Всё раздражение, что накапливалось и накапливалось в князе против такого подлого своего положения, стало день за днём, неделя за неделей, всё отчётливее направляться против олицетворения казачьего ига, против их удачливого и изворотливого вождя. Когда же Разин последним, почти невероятным по дерзости морским набегом, в сражении у Ленкорани захватил и привёз не только богатую добычу, но и любовь-персиянку, шахскую родственницу, о красоте которой только и говорили на Низу, он стал испытывать к казачьему вождю и вовсе далёкие от терпимости чувства.
Но на кого он мог рассчитывать в навязчивом желании намертво посчитаться с Разиным? На городских стрельцов? Так для них атаман, который щедро награждал верных людей из несметной разбойной добычи, был едва ли ни большим героем, чем для казаков. Пока ещё стрелецкие полки, пусть неохотно, но подчинялись, если не воеводе, так своим полковникам и полуполковникам. Однако, что будет завтра? Верными оставались хорошо оплачиваемые из царской казны пушкари крепости. Надёжной опорой мог бы предстать и грозный военный корабль "Орёл". Но капитан «Орла», немец Бутлер, без подтверждённого в письме соответствующего приказа царя первым не выступит против казаков, о чём он предупредил в недавнем разговоре. Вот если бы Разин напал на город, на корабль, тогда бы другое дело, тогда он, капитан, обязан был бы доказать служебное рвение в наказании участников враждебных действий. Только Разин притих, отсиживался на Заячьем острове в старой небольшой крепости, либо что-то замышлял, либо, действительно, находился там под чарами персиянки.

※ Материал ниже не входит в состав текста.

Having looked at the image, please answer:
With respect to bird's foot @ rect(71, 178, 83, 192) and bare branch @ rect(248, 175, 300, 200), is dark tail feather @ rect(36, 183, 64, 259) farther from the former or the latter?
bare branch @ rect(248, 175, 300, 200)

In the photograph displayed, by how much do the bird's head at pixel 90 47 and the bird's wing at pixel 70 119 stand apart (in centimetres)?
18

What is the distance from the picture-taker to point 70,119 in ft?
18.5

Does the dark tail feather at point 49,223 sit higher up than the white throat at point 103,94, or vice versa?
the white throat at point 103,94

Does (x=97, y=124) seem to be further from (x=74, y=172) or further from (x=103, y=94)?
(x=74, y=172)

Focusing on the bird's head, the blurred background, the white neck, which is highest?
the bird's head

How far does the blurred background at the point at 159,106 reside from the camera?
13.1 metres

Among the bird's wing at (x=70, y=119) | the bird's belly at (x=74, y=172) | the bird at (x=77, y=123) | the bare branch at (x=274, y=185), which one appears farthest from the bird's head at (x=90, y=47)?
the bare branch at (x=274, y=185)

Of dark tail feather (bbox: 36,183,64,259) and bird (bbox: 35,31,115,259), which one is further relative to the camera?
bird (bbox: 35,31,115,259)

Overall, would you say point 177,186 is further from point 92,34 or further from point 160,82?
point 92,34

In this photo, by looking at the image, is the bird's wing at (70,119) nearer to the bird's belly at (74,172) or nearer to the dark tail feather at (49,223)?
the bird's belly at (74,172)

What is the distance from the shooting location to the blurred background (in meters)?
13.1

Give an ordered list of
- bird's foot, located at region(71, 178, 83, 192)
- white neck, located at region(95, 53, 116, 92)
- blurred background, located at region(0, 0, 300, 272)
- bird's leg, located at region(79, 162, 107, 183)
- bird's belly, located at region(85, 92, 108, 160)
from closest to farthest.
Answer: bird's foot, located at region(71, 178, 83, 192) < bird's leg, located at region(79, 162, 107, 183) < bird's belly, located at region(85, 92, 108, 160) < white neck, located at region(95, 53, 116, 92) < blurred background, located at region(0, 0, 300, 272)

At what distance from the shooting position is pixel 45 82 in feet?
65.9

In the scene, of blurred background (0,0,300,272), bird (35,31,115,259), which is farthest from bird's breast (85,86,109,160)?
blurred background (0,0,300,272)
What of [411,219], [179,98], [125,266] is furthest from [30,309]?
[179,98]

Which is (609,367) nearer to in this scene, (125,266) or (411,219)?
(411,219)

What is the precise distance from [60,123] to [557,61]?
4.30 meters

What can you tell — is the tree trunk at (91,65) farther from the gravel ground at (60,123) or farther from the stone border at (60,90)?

И мысль, что разбойник позабыл в ласках княжны-красавицы о времени, тогда как для него, законного воеводы, каждый день повис над душой, как пудовая гиря на шее, особенно злобила его, лишала дух покоя. Кажется, всё отдал бы он, чтобы отомстить, излить озлобленное раздражение на связанном по рукам и ногам, а лучше закованном в цепи Разине. А приходилось сдерживаться, терпеть, смотреть на всё сквозь пальцы. При таком двоевластии, в городе не было никакой власти. Благо ещё, митрополит Иосиф был дружен с ним и имел влияние на казаков, угрозами отлучить и проклясть не позволял бесчинствовать в самой крепости и вблизи Троицкого монастыря.
Снова и снова, с навязчивой образностью, Прозоровскому он сам себе представлялся медведем, обложенным собаками и даже в более унизительном положении. Медведь мог реветь, отбиваться, бросаться на врагов, рвать, топтать, давить их. Он же, связанный царской волей и неблагоприятными обстоятельствами, должен был скрывать свои мысли, хитрить, выжидать и придумывать козни, не смея никому довериться.
Можно поэтому представить его впечатление от бумаги, в которой именем царя астраханскому воеводе строго предписывалось предложить Разину забвение и прощение всех прошлых дел, обещать самые заманчивые возможности в службе государю. И он испытывал мстительное удовлетворение, что посланец, который доставил такую бумагу, стоит перед столом, за которым он, воевода, нарочито долго вчитывается в каждую строчку. Неприязнь к посланцу нарастала у Прозоровского по мере осознания сути письма и перерастала в затаённую враждебность, словно он увидел союзника ненавистного злодея.